Magistrado ponente: Julio Enrique Socha Salamanca

Decreto 01 de 1984Decreto 2591 de 1991

República de Colombia Corte Suprema de Justicia TUTELA 64953 IRBIN ARMANDO GUTIÉRREZ REINA Y OTRO PRIMERA INSTANCIA PAGE 13 República de Colombia Corte Suprema de Justicia TUTELA 64953 IRBIN ARMANDO GUTIÉRREZ REINA Y OTRO PRIMERA INSTANCIA CORTE SUPREMA DE JUSTICIA SALA DE CASACIÓN PENAL SALA DE DECISIÓN DE TUTELAS Magistrado Ponente JULIO ENRIQUE SOCHA SALAMANCA Aprobado Acta No. 28 Bogotá D.C., cinco (5) de febrero de dos mil trece (2013).

VISTOS Se pronuncia la Sala en primera instancia acerca de la acción de tutela interpuesta por IRBIN ARMANDO GUTIÉRREZ REINA y NIDYA ASTRID GUTIÉRREZ REINA, en procura del amparo de sus derechos fundamentales al debido proceso, a la igualdad y acceso a la administración de justicia, que consideran les han sido vulnerados por el Juzgado Quinto Penal Municipal con Funciones de Conocimiento de Bogotá y la Dra. Mónica Teresa Mejía Arenas en su calidad de Personera Delegada en lo Penal, en actuación que se hizo extensiva al Jefe de la Personería de Bogotá y a la Sala Penal del Tribunal Superior del Distrito Judicial de la misma ciudad.

ANTECEDENTES Del impreciso e ininteligible escrito, conforme a las pesquisas realizadas por las autoridades judiciales por las que ha pasado la presente acción, se puede desprender lo siguiente:

1. IRBIN ARMANDO GUTIÉRREZ REINA y NIDYA ASTRID GUTIÉRREZ REINA, actúan como víctimas reconocidas en el proceso penal adelantado en el Juzgado Quinto Penal Municipal con Funciones de Conocimiento de Bogotá, contra el señor José David Godoy García. 2. El 23 de agosto de 2012 el juzgado de conocimiento profirió sentencia condenatoria contra José David Godoy García, recurrida por los aquí accionantes en la misma fecha y sustentado ante la Personera Delegada en lo Penal Dra.
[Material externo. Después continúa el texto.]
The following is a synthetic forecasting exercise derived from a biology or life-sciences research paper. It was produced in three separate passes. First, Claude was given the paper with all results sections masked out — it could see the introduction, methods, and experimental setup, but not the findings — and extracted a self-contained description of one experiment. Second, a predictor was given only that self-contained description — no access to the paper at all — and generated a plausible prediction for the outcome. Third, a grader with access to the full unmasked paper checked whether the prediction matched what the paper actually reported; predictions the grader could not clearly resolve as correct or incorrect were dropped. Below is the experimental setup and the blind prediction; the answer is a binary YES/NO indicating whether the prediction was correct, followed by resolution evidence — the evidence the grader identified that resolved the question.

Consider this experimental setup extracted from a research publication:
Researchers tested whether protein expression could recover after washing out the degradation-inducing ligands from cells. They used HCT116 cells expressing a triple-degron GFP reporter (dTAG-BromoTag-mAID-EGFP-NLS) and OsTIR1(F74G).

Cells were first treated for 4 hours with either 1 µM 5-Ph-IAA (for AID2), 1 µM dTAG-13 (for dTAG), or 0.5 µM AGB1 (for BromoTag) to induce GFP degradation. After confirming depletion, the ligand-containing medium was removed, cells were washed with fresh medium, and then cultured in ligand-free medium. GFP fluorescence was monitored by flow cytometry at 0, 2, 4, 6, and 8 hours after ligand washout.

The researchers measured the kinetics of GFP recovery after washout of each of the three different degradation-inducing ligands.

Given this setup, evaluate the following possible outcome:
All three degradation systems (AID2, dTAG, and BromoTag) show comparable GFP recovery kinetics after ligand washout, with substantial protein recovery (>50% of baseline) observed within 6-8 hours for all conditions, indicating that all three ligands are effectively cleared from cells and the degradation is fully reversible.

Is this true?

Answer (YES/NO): NO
Mónica Teresa Mejía Arenas el 30 de agosto siguiente, encontrándose en apelación ante la Sala Penal del Tribunal Superior de Bogotá desde el 28 de septiembre de la misma anualidad, sin que hasta la fecha hayan recibido respuesta. 3.

El 1 de noviembre de 2012 presentaron ante la Personería de Bogotá reconocimiento de silencio administrativo positivo, por vencimiento de términos de la apelación precedente, solicitud de la cual tampoco han recibido respuesta. 4. Afirman que rechazan la mora en la administración judicial con ocasión del paro nacional, así como la imposibilidad para radicar la presente acción de tutela directamente en el Centro de Servicios Judiciales de Bogotá, por lo que se vieron en la necesidad de acudir a la Personería de Bogotá, lo cual no encuentran coherente porque es una de las entidades demandadas, pues la acusan de vulnerar sus derechos fundamentales por omitir el deber de vigilar y controlar los efectos del paro judicial. 5.

Solicitan por tanto, se les indemnice el daño antijurídico por la falta de resolución por parte de las autoridades judiciales, se declare la ilegalidad del paro judicial nacional y se vincule al Procurador General de la Nación. TRÁMITE DE LA ACCIÓN Avocado su conocimiento, se ordenó correr traslado de la demanda a las autoridades accionadas y vinculadas; quienes guardaron silencio.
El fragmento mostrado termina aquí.